▶ [PARTS OF THE EXERCISE]
[1] In the description of the English concentration, why does the department aim to offer the widest possible experience of the field instead of covering all of it? Answer in one to three sentences.
[2] Decide whether each statement agrees with the description of the English concentration. Answer yes or no for each, and quote the words from the text that decide it.
(a) Enrollment in the specialized study seminars is limited to 15.
(b) The concentration deals only with literature written in Britain and America.
(c) "Major British Writers" is a lecture course taught in two parts.

English

The concentration in English introduces students to the full range of imaginative writing in English from Anglo-Saxon times to the present. The concentration also introduces students to the modern phenomenon of global literature in English, such as that written in India, Africa, and the Caribbean. Of course, students cannot cover the entire breadth of this immense field, but the department aims to offer the widest possible experience of it. At the same time, students receive intensive, sharply focused training in advanced forms of textual analysis, in the full range of literary genres and modes, in the formal intricacies of lyric poems and the architectonics of fiction, in the linguistic structures that underlie literary discourse, in the philosophical and historical contexts of literature, and in the careers of great authors, such as Chaucer, Spenser, Milton, Austen, Wordsworth, Melville, Tennyson, Eliot, Woolf, and Heaney. Courses vary in character from large lectures to more specialized study seminars (in which enrollment is limited to 15), such as “The American Transcendentalists,” “Coetzee and Ishiguro,” “Ibsen, Shaw, and Chekhov,” and “Jewish American Literature.” Lecture courses include the two parts of “Major British Writers,” “Postwar American and British Fiction,” “Chaucer: The Canterbury Tales,” “Shakespeare and Modern Culture,” “The Postcolonial Classic,” and “American Cultures and Countercultures of the 1960s.”

▶ [SUPPLIED MATERIAL]
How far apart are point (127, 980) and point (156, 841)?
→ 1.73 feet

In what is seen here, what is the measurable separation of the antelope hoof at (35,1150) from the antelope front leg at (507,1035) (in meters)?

▶ [RESULTS FOR EACH TASK]
[1] The department aims for the widest possible experience because the field is immense, and students cannot cover its entire breadth.

[2]
(a) Yes: "in which enrollment is limited to 15"
(b) No: "the modern phenomenon of global literature in English, such as that written in India, Africa, and the Caribbean"
(c) Yes: "Lecture courses include the two parts of “Major British Writers,”"